An analytical investigation into the vibration behavior of an orthotropic steel deck

Abstract

Due to advantages such as small weight, large load capacity, and easy manufacturing, orthotropic steel decks (OSDs) are widely used in many steel bridges. As an important component of steel bridge decks that bear vehicle loads, OSDs may produce excessive vibrations and corresponding noise due to low dead loads. Therefore, it is important to study the vibration behavior of OSDs to guide the design to reduce vibration and noise in steel bridges. In this paper, the vibration response of an OSD with simply supported boundary conditions is calculated using the modal expansion method. The input mobility and insertion loss are selected as indices to evaluate the vibration response and suppression performance of the bridge.
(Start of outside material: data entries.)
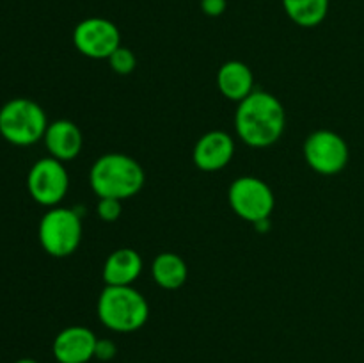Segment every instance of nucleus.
<instances>
[{
	"instance_id": "obj_1",
	"label": "nucleus",
	"mask_w": 364,
	"mask_h": 363,
	"mask_svg": "<svg viewBox=\"0 0 364 363\" xmlns=\"http://www.w3.org/2000/svg\"><path fill=\"white\" fill-rule=\"evenodd\" d=\"M287 127V110L272 93L255 89L242 100L235 112V130L242 142L251 148L276 144Z\"/></svg>"
},
{
	"instance_id": "obj_2",
	"label": "nucleus",
	"mask_w": 364,
	"mask_h": 363,
	"mask_svg": "<svg viewBox=\"0 0 364 363\" xmlns=\"http://www.w3.org/2000/svg\"><path fill=\"white\" fill-rule=\"evenodd\" d=\"M146 174L141 164L127 153H105L89 171V185L98 198H134L144 187Z\"/></svg>"
},
{
	"instance_id": "obj_3",
	"label": "nucleus",
	"mask_w": 364,
	"mask_h": 363,
	"mask_svg": "<svg viewBox=\"0 0 364 363\" xmlns=\"http://www.w3.org/2000/svg\"><path fill=\"white\" fill-rule=\"evenodd\" d=\"M96 313L107 330L114 333H134L148 322L149 305L144 295L132 285H105L98 298Z\"/></svg>"
},
{
	"instance_id": "obj_4",
	"label": "nucleus",
	"mask_w": 364,
	"mask_h": 363,
	"mask_svg": "<svg viewBox=\"0 0 364 363\" xmlns=\"http://www.w3.org/2000/svg\"><path fill=\"white\" fill-rule=\"evenodd\" d=\"M48 120L38 102L31 98H13L0 107V135L9 144L32 146L45 137Z\"/></svg>"
},
{
	"instance_id": "obj_5",
	"label": "nucleus",
	"mask_w": 364,
	"mask_h": 363,
	"mask_svg": "<svg viewBox=\"0 0 364 363\" xmlns=\"http://www.w3.org/2000/svg\"><path fill=\"white\" fill-rule=\"evenodd\" d=\"M38 238L46 255L53 258L71 256L82 242L80 214L66 206H52L39 221Z\"/></svg>"
},
{
	"instance_id": "obj_6",
	"label": "nucleus",
	"mask_w": 364,
	"mask_h": 363,
	"mask_svg": "<svg viewBox=\"0 0 364 363\" xmlns=\"http://www.w3.org/2000/svg\"><path fill=\"white\" fill-rule=\"evenodd\" d=\"M228 201L235 216L251 224H258L270 219L276 206V196L262 178L240 177L231 182Z\"/></svg>"
},
{
	"instance_id": "obj_7",
	"label": "nucleus",
	"mask_w": 364,
	"mask_h": 363,
	"mask_svg": "<svg viewBox=\"0 0 364 363\" xmlns=\"http://www.w3.org/2000/svg\"><path fill=\"white\" fill-rule=\"evenodd\" d=\"M306 164L315 173L323 177H334L347 167L350 149L347 141L338 132L320 128L306 137L302 146Z\"/></svg>"
},
{
	"instance_id": "obj_8",
	"label": "nucleus",
	"mask_w": 364,
	"mask_h": 363,
	"mask_svg": "<svg viewBox=\"0 0 364 363\" xmlns=\"http://www.w3.org/2000/svg\"><path fill=\"white\" fill-rule=\"evenodd\" d=\"M70 189V174L64 162L45 157L32 164L27 174V191L31 198L41 206H59Z\"/></svg>"
},
{
	"instance_id": "obj_9",
	"label": "nucleus",
	"mask_w": 364,
	"mask_h": 363,
	"mask_svg": "<svg viewBox=\"0 0 364 363\" xmlns=\"http://www.w3.org/2000/svg\"><path fill=\"white\" fill-rule=\"evenodd\" d=\"M73 45L89 59H109L121 46V32L117 25L107 18H85L75 25Z\"/></svg>"
},
{
	"instance_id": "obj_10",
	"label": "nucleus",
	"mask_w": 364,
	"mask_h": 363,
	"mask_svg": "<svg viewBox=\"0 0 364 363\" xmlns=\"http://www.w3.org/2000/svg\"><path fill=\"white\" fill-rule=\"evenodd\" d=\"M98 337L85 326H68L53 338L52 352L57 363H89L95 358Z\"/></svg>"
},
{
	"instance_id": "obj_11",
	"label": "nucleus",
	"mask_w": 364,
	"mask_h": 363,
	"mask_svg": "<svg viewBox=\"0 0 364 363\" xmlns=\"http://www.w3.org/2000/svg\"><path fill=\"white\" fill-rule=\"evenodd\" d=\"M235 155V141L223 130H210L198 139L192 152L196 167L205 173L224 169Z\"/></svg>"
},
{
	"instance_id": "obj_12",
	"label": "nucleus",
	"mask_w": 364,
	"mask_h": 363,
	"mask_svg": "<svg viewBox=\"0 0 364 363\" xmlns=\"http://www.w3.org/2000/svg\"><path fill=\"white\" fill-rule=\"evenodd\" d=\"M43 141H45L50 157L60 160V162L77 159L84 148L82 130L78 128V125L70 120H55L48 123Z\"/></svg>"
},
{
	"instance_id": "obj_13",
	"label": "nucleus",
	"mask_w": 364,
	"mask_h": 363,
	"mask_svg": "<svg viewBox=\"0 0 364 363\" xmlns=\"http://www.w3.org/2000/svg\"><path fill=\"white\" fill-rule=\"evenodd\" d=\"M142 267H144V262L135 249L119 248L110 253L103 263V281L105 285H112V287L134 285L135 280L141 276Z\"/></svg>"
},
{
	"instance_id": "obj_14",
	"label": "nucleus",
	"mask_w": 364,
	"mask_h": 363,
	"mask_svg": "<svg viewBox=\"0 0 364 363\" xmlns=\"http://www.w3.org/2000/svg\"><path fill=\"white\" fill-rule=\"evenodd\" d=\"M217 88L224 98L240 103L255 91V75L242 60H228L217 71Z\"/></svg>"
},
{
	"instance_id": "obj_15",
	"label": "nucleus",
	"mask_w": 364,
	"mask_h": 363,
	"mask_svg": "<svg viewBox=\"0 0 364 363\" xmlns=\"http://www.w3.org/2000/svg\"><path fill=\"white\" fill-rule=\"evenodd\" d=\"M151 274L159 287L166 288V290H178L187 281L188 267L183 256H180L178 253L162 251L153 260Z\"/></svg>"
},
{
	"instance_id": "obj_16",
	"label": "nucleus",
	"mask_w": 364,
	"mask_h": 363,
	"mask_svg": "<svg viewBox=\"0 0 364 363\" xmlns=\"http://www.w3.org/2000/svg\"><path fill=\"white\" fill-rule=\"evenodd\" d=\"M283 9L295 25L311 28L327 18L329 0H283Z\"/></svg>"
},
{
	"instance_id": "obj_17",
	"label": "nucleus",
	"mask_w": 364,
	"mask_h": 363,
	"mask_svg": "<svg viewBox=\"0 0 364 363\" xmlns=\"http://www.w3.org/2000/svg\"><path fill=\"white\" fill-rule=\"evenodd\" d=\"M107 60H109V66L112 68L114 73L117 75H130L137 66V57L127 46H119Z\"/></svg>"
},
{
	"instance_id": "obj_18",
	"label": "nucleus",
	"mask_w": 364,
	"mask_h": 363,
	"mask_svg": "<svg viewBox=\"0 0 364 363\" xmlns=\"http://www.w3.org/2000/svg\"><path fill=\"white\" fill-rule=\"evenodd\" d=\"M123 212V201L114 198H98V205H96V214L105 223H116Z\"/></svg>"
},
{
	"instance_id": "obj_19",
	"label": "nucleus",
	"mask_w": 364,
	"mask_h": 363,
	"mask_svg": "<svg viewBox=\"0 0 364 363\" xmlns=\"http://www.w3.org/2000/svg\"><path fill=\"white\" fill-rule=\"evenodd\" d=\"M117 349L116 344H114L110 338H98L96 342V351H95V358L100 359V362H110V359L116 356Z\"/></svg>"
},
{
	"instance_id": "obj_20",
	"label": "nucleus",
	"mask_w": 364,
	"mask_h": 363,
	"mask_svg": "<svg viewBox=\"0 0 364 363\" xmlns=\"http://www.w3.org/2000/svg\"><path fill=\"white\" fill-rule=\"evenodd\" d=\"M226 0H201V11L210 18H217L226 11Z\"/></svg>"
},
{
	"instance_id": "obj_21",
	"label": "nucleus",
	"mask_w": 364,
	"mask_h": 363,
	"mask_svg": "<svg viewBox=\"0 0 364 363\" xmlns=\"http://www.w3.org/2000/svg\"><path fill=\"white\" fill-rule=\"evenodd\" d=\"M14 363H38V362H36V359H32V358H20V359H16Z\"/></svg>"
}]
</instances>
The results of calculations were compared with those of the finite element method to verify their accuracy. They showed that the input mobility of the OSD was affected primarily by the bending stiffness of the corresponding top plate and longitudinal ribs. The vibration energy of the OSD had both frequency-dependent and excitation location-dependent characteristics. When a source acted on the longitudinal rib or was close to it (within a distance of ¼ of the wavelength), the high-frequency vibration response of the OSD could still be greatly suppressed, with an average vibration reduction of approximately 15 dB. Reducing the spacing between the longitudinal ribs is one of the best ways to reduce the vibration response of the OSD. The frequency of the positive insertion loss ranged from 160 to 500 Hz when the longitudinal rib spacing was reduced from 0.8 to 0.4 m. The frequency-related vibration response of the OSD can be further reduced by adding transverse ribs, especially in the high-frequency range.